Skip to contents

Introduction

Survey data often encounters the challenge of dropout – instances where participants fail to complete sections of the survey due to interruptions or omissions. Handling dropouts effectively is crucial for accurate data analysis and interpretation. The dropout package provides a solution by offering insights into participant behavior during the survey process.

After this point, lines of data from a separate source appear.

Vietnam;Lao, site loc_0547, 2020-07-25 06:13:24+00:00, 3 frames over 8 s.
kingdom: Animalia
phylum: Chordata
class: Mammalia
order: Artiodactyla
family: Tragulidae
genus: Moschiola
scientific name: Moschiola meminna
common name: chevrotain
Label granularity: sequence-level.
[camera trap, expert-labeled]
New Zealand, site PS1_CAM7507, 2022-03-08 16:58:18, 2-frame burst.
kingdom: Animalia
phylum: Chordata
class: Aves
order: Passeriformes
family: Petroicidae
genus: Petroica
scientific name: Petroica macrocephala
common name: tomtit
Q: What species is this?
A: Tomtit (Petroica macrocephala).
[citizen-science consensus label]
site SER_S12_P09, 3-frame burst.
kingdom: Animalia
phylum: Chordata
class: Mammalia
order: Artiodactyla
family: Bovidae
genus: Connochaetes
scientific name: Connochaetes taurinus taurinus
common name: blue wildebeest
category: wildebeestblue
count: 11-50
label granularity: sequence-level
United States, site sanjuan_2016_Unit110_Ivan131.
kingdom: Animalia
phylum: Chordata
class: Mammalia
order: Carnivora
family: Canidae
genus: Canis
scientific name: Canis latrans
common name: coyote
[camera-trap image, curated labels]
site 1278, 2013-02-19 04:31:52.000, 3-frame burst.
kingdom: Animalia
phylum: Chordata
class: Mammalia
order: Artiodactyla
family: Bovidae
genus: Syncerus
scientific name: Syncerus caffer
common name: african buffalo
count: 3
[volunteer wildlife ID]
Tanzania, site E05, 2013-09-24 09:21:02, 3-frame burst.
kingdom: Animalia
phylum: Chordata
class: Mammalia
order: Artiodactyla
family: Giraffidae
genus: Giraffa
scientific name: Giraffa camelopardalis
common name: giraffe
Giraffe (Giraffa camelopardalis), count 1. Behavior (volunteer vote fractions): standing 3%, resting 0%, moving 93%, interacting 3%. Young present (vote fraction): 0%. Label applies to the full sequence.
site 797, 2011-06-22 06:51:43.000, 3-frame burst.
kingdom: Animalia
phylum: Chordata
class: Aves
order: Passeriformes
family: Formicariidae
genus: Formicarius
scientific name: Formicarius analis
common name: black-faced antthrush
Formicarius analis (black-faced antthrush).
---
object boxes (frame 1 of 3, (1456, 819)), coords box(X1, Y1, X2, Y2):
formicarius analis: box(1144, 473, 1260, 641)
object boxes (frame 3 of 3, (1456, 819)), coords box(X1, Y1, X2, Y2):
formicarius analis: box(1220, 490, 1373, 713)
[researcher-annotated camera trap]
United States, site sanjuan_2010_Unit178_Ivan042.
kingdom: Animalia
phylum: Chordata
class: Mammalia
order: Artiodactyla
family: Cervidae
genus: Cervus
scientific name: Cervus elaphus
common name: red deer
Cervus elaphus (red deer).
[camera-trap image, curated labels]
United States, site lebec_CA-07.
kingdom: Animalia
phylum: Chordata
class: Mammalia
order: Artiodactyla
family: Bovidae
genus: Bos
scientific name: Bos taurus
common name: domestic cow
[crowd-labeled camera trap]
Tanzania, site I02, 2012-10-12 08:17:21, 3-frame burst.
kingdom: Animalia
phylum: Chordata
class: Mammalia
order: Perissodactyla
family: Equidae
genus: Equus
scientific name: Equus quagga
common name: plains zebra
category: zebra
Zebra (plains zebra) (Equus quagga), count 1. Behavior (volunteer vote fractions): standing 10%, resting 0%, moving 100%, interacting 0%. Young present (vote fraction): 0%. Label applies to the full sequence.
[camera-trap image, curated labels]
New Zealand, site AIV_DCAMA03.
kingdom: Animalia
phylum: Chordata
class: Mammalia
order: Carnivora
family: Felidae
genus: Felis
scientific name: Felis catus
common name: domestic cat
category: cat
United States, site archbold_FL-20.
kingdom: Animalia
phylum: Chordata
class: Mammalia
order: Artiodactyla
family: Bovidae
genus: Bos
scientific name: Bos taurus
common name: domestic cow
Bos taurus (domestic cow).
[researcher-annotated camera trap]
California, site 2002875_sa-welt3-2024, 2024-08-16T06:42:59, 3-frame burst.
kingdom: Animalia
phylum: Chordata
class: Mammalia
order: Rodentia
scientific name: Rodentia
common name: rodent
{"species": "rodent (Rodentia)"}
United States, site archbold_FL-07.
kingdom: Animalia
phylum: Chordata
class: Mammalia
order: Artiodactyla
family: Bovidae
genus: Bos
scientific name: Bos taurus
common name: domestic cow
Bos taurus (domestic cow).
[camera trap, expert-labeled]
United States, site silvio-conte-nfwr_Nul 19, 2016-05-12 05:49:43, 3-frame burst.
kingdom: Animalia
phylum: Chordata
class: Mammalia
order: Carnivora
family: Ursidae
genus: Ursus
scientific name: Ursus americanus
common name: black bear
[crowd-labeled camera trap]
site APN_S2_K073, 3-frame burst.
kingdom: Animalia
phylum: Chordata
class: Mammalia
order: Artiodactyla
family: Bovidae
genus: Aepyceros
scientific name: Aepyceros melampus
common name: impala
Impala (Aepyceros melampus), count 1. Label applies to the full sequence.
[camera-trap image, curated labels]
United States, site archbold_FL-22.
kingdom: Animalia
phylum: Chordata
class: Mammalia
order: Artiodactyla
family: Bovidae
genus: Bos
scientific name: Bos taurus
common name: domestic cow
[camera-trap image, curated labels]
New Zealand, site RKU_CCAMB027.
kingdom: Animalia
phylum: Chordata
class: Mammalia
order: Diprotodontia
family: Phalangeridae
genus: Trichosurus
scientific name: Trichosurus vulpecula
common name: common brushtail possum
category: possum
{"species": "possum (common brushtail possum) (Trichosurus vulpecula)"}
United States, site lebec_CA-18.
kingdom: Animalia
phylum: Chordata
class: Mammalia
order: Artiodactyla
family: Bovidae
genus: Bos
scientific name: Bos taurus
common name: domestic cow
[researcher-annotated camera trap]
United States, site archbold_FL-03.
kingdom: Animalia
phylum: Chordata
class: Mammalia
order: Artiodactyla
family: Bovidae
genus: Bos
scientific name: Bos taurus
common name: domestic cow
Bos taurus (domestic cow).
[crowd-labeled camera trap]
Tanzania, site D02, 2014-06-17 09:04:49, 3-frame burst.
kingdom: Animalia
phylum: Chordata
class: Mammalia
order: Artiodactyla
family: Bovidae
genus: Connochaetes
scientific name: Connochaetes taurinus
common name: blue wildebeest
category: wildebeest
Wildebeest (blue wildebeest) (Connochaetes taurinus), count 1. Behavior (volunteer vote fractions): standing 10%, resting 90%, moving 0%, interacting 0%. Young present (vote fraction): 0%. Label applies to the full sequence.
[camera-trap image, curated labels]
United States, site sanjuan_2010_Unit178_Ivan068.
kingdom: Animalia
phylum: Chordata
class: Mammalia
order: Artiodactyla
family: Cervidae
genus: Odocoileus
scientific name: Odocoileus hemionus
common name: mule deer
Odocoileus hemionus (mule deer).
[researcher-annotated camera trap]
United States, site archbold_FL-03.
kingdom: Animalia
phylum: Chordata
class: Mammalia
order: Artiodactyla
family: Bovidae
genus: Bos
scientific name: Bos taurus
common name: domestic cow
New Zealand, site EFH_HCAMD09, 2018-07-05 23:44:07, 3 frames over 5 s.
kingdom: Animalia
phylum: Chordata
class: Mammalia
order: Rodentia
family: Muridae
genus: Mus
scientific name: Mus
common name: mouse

Understanding the Dropout Package

The dropout package empowers you with the capability to extract valuable insights from your dataset, such as:

  • Identifying the specific survey points where participants tend to stop completing the survey.
  • Detecting sections that are frequently skipped by respondents.
  • Quantifying the extent and locations of dropouts within the survey.
  • Estimating the proportion of missing values attributed to dropouts in each column.
  • Profiling respondents who discontinued the survey and pinpointing their dropout points.
  • And much more…

By leveraging these insights, you can:

  • Enhance data cleaning procedures by distinguishing dropouts and tailoring your approach accordingly.
  • Adjust your analytical strategies to accommodate dropout-related biases in the dataset.
  • Analyze omitted sections in conjunction with the collected data, yielding a comprehensive understanding.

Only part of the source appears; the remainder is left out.